SUPPLIED RECORDS:
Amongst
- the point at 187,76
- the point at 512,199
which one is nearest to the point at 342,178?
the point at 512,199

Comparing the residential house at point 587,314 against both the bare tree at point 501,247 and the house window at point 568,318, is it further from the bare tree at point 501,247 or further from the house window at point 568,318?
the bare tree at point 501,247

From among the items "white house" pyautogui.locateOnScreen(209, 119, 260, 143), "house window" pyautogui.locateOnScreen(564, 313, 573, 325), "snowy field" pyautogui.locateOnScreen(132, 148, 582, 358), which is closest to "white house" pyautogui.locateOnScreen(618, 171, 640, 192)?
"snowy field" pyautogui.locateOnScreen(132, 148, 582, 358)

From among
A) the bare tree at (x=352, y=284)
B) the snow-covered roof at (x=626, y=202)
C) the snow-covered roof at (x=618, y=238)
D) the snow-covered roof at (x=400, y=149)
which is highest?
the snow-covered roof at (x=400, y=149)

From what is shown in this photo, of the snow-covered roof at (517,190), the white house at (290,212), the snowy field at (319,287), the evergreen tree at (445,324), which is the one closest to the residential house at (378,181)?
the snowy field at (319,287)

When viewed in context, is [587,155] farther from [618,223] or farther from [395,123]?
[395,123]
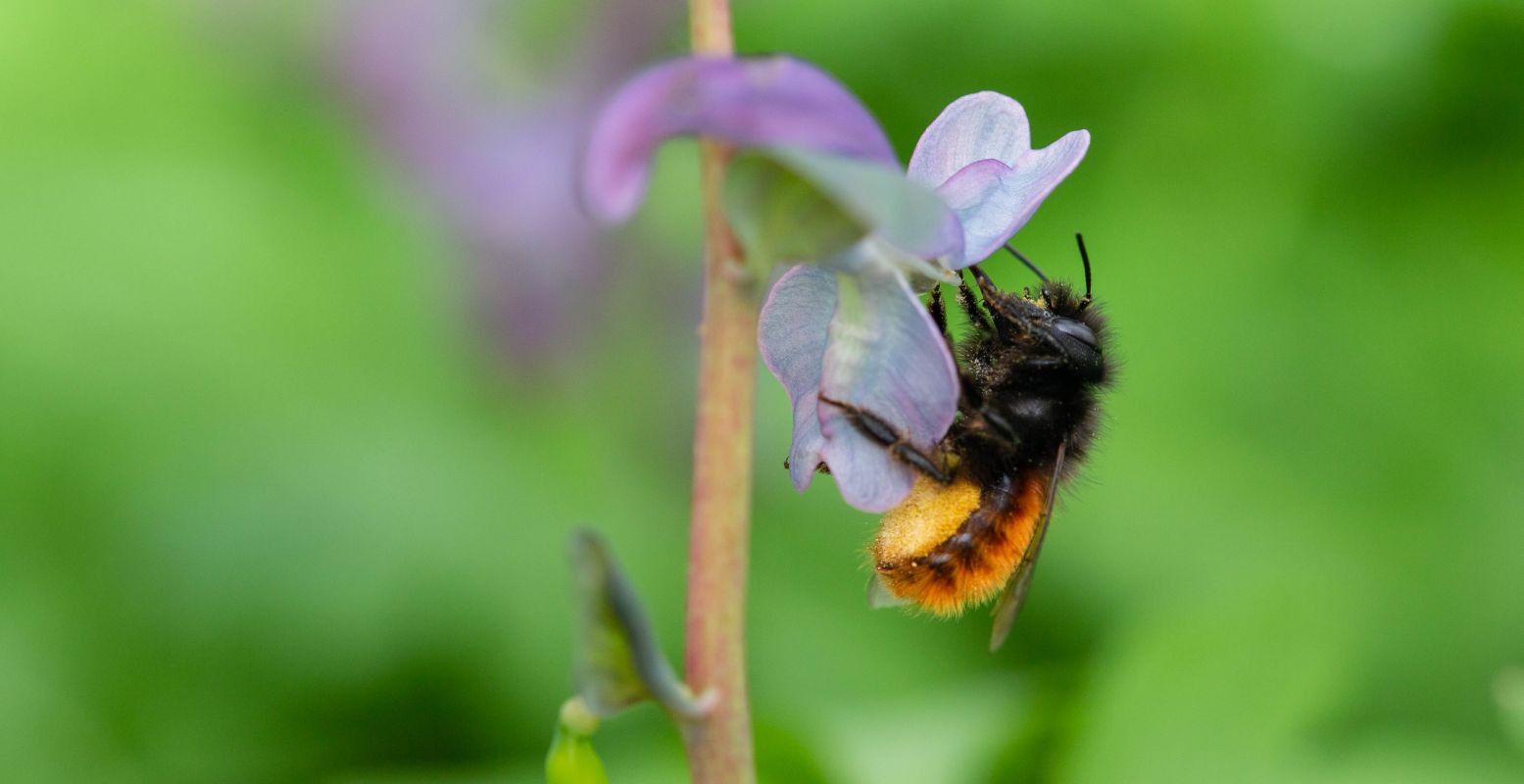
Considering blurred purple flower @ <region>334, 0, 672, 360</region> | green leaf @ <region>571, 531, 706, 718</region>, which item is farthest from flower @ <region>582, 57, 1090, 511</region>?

PROMPT:
Copy out the records verbatim, starting with the line that contains "Comparing the residential" and going on through the end of the records. Leave the pictures out of your answer.

COMPLETE RESPONSE:
Comparing the residential house at point 587,314 against both the bare tree at point 501,247 and the house window at point 568,318, is it further from the bare tree at point 501,247 or further from the house window at point 568,318?
the bare tree at point 501,247

From among the items "white house" pyautogui.locateOnScreen(209, 119, 260, 143), "house window" pyautogui.locateOnScreen(564, 313, 573, 325), "snowy field" pyautogui.locateOnScreen(132, 148, 582, 358), which is closest to "white house" pyautogui.locateOnScreen(618, 171, 640, 192)?
"snowy field" pyautogui.locateOnScreen(132, 148, 582, 358)

From among
A) the bare tree at (x=352, y=284)
B) the snow-covered roof at (x=626, y=202)
C) the snow-covered roof at (x=618, y=238)
D) the snow-covered roof at (x=400, y=149)
which is highest?
the snow-covered roof at (x=400, y=149)

From what is shown in this photo, of the snow-covered roof at (517,190), the white house at (290,212), the snowy field at (319,287), the evergreen tree at (445,324), which is the one closest to the residential house at (378,181)?
the snowy field at (319,287)

When viewed in context, is [587,155] farther from [618,223] or farther from [395,123]?
[395,123]
Considering blurred purple flower @ <region>334, 0, 672, 360</region> | green leaf @ <region>571, 531, 706, 718</region>, which item is farthest from flower @ <region>582, 57, 1090, 511</region>?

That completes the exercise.